Shock Corridor - Review # 4

Spine #19
Available on DVD & Blu-ray
Special features:
  • New, restored high-definition digital transfer, with uncompressed monaural soundtrack on the Blu-ray edition
  • New video interview with star Constance Towers by film historian and filmmaker
    Charles Dennis
  • The Typewriter, the Rifle and the Movie Camera, Adam Simon’s 1996 documentary on director Samuel Fuller
  • Original theatrical trailer
  • PLUS: Illustrations by cartoonist Daniel Clowes and a booklet featuring a new essay by critic and poet Robert Polito and excerpts from Fuller’s autobiography, A Third Face: My Tale of Writing, Fighting, and Filmmaking    
  • New cover by Daniel Clowes

The Pulitzer Prize, a prestigious award given in the world of journalism by Columbia University Graduate School of Journalism in New York City.  The award has many categories but I do believe Shock Corridor focuses on the Pulitzer Prize for Investigative Reporting.  Whilst this award is seen by some as the pinnacle of journalistic status, how far would you go to win?  The character Johnny Barrett thought it was worth risking his sanity.

A murder has been committed at an unnamed mental Institute.  The police have not been able to identify the killer so Barrett and his Editor see this as a chance to solve the crime in the hope of claiming a Pulitzer Prize.  The plan is for Johnny to be declared insane and committed to the Institute in question.  The opening frame of the film is the famous quote "Whom God Wishes to Destroy He First Makes Mad" The first words we hear are "My name is Johnny Barrett.  I'm a reporter on the Daily Globe.  This is my story... as far as it went"

Quite a start!

The first scene, as the credits roll, is of a long, forever reaching corridor, this is the corridor where much of the film is set.  This is the corridor the inmates pace, play and live out their lives.  The scene switched to an office and we see Johnny, sat in a chair, answering question by a Doctor.  After making an error with an answer we realise, whilst the Doctor is real, the setting is fake.  This is a dress rehearsal before Johnny is sent to the Institute for assessment and committal.  The "fake" session introduces us to the characters behind the idea, Johnny, his Editor "Swanee" and Dr Fong.  Also there is Johnny's girlfriend Cathy.
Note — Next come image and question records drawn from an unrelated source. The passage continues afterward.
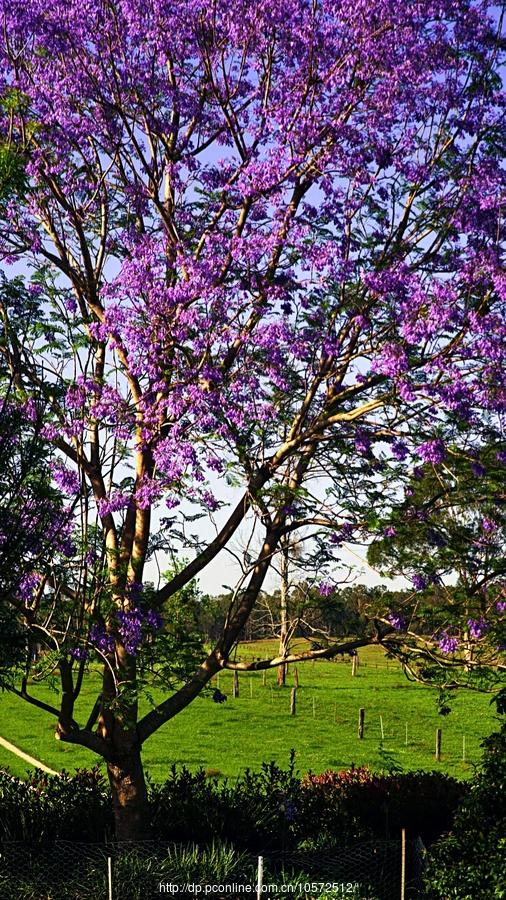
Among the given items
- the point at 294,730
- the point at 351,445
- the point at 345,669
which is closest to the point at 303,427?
the point at 351,445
The character of Cathy, with a twist, is used as the reasoning behind Johnny's "madness"  He has unnatural desires for Cathy but not as his girlfriend, but as his Sister.  The trick works and soon Johnny is in his Institute uniform and walking the corridor.  There are 3 potential witnesses to the murder of Sloan:

Stuart:  Originally from Bible Belt, now convinced he is a Confederate General named Jeb Stuart.  He spends all his time re-enacting Civil War battles.

Trent: The only Negro student at a southern University.  He collects pillowcases and believes he is the founder of the KKK.
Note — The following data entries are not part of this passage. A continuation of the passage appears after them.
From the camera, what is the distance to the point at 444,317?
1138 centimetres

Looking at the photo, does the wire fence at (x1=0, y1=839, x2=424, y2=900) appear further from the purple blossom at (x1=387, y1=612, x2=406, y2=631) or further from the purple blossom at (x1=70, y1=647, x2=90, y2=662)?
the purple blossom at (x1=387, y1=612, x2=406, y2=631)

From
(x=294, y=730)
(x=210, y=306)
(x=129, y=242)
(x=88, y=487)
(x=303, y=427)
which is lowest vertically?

Dr Boden:  Brilliant scientist and Nobel Prize winner after his work on the atom bomb.  Now has the mental age of 6 and likes to draw whilst sat on the floor.
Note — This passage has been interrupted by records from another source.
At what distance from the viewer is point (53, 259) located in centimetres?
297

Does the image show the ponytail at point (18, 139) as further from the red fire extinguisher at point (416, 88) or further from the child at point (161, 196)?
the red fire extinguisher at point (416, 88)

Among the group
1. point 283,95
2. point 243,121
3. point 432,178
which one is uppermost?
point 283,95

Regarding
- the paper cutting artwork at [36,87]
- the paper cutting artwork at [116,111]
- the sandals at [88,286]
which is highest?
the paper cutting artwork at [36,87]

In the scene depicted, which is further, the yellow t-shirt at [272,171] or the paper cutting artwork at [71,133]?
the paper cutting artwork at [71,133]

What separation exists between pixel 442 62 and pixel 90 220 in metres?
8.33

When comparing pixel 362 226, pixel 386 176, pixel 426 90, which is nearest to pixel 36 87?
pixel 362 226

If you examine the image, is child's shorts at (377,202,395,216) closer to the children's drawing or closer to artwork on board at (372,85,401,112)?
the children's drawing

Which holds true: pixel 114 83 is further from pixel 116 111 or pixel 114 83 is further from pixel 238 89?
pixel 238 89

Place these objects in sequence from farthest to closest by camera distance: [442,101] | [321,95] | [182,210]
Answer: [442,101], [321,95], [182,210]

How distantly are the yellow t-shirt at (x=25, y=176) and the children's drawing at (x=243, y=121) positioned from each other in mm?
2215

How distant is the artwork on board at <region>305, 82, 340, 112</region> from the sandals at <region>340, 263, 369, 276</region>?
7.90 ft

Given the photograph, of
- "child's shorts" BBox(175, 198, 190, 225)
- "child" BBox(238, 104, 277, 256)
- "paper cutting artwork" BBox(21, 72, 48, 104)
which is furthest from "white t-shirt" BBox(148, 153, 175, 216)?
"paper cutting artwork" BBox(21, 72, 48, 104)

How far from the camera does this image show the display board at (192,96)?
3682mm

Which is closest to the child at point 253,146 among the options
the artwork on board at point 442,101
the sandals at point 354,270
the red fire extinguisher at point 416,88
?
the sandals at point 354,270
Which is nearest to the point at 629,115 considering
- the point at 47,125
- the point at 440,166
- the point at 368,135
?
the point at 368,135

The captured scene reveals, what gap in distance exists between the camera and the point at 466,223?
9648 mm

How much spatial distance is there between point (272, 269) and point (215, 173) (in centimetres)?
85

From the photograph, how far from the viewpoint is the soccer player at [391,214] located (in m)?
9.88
As you can see, each witness comes with his own problems, ones in which Johnny has to navigate in order to try and determine what, if anything, they actually saw, what is real and what is fantasy.  We see Johnny interact with these, and other inmates, as he tries to piece together the events that led up to the death of Sloan.  All the while keeping up the pretence of being mad, answering the endless questions of the doctors, partaking in group therapy (and being rugby tackled to the ground by a group of sex starved women, LOL ) and undergoing shock treatment (not so LOL).  We see Johnny start to hallucinate as reality blends into madness.

I must mention Cathy, whilst her character is the focus of the lie that enables committal, she is not a central figure.  She visits Johnny in the Institute, is questioned by the Doctors etc but she has to be living her own life on the outside whilst the investigation continues.  She is a striptease artist, a job which, by her own admission is only done for the monetary value.  We see her in the workplace, usual on the telephone decrying the whole sorry situation, from the start you see her objection but she is put on the spot by the three and goes along with the story.

The film plays out at a reasonable pace, not too long and enough time given for you to develop an understanding of the people involved.  This all leads to the final scene of the film, which I will not reveal.  It is both fascinating and heartbreaking, to see what becomes of Johnny, to see the reward for all his effort, having given everything he had, for a Pulitzer Prize. As I asked at the start, what is chasing the ultimate prize worth?  It is up to each person to decide.